Chip giant Intel (s INTC) and PC manufacturer Dell (s DELL) are anything but fierce competitors — Dell’s computers have been rocking Intel Inside for as long as I can remember (though Dell did hook up with Taiwanese chip maker Via recently). But when it comes to touting sustainability, Dell and Intel lately seem to have been smiling through gritted teeth while trying to grab the greenest tech company crown.
Today Intel released its corporate sustainability report for 2008, which touts the EPA’s declaration that last year the company became “the largest purchaser of green power in the U.S.” Out of the EPA’s Top 50 Green Power Purchasers, Intel ranked the highest in terms of total green power bought per year, with 1.3 billion kWh. Intel is also working on reducing energy use and in its CSR report says that in 2009 it will invest over $5 million on more than 30 projects that will save 30 million kWh of electricity from its operations.

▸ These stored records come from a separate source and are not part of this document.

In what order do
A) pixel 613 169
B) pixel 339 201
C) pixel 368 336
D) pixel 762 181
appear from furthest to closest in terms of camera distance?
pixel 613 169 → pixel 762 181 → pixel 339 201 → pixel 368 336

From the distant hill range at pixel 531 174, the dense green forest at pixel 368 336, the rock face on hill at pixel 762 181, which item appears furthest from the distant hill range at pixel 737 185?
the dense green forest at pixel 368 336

Ranking three slots lower than Intel on the EPA list was Dell. The EPA said Dell was the fourth-largest corporate buyer in terms of the total annual amount of green power, with 553.71 million kWh per year. The interesting part is that Dell actually buys a greater percentage of green power out of its electricity use, at 158 percent (factoring in offsets). While Intel’s total green power purchase is greater, it represents only 46 percent of its total electricity use (offsets included there, too). I can just imagine Dell’s competitive sustainability director Tod Arbogast gritting his teeth over the EPA ranking.

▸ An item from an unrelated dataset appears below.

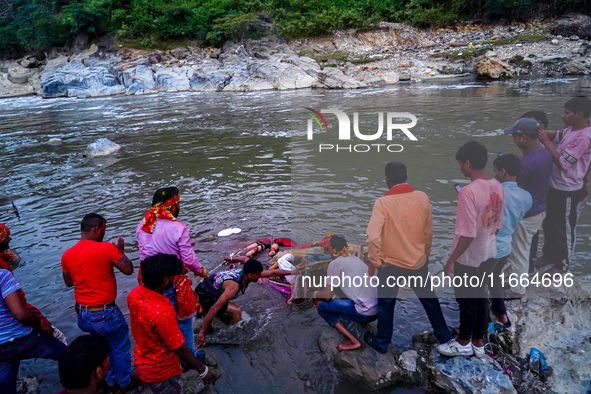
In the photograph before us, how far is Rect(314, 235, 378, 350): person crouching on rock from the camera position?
11.7 ft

So while Dell has already released its CSR report for fiscal year 2008, it posted an announcement today (yes, the same day as Intel’s CSR release) touting a report from Technology Business Research (TBR) that says Dell has taken the top position in its inaugural Corporate Sustainability Index Benchmark Report for 2009. The TBR report looks at 40 tech companies’ environmental initiatives including IBM, HP and…Intel. Intel ranks four slots under Dell at No. 5. Coincidental timing? Or has sustainability come between friends?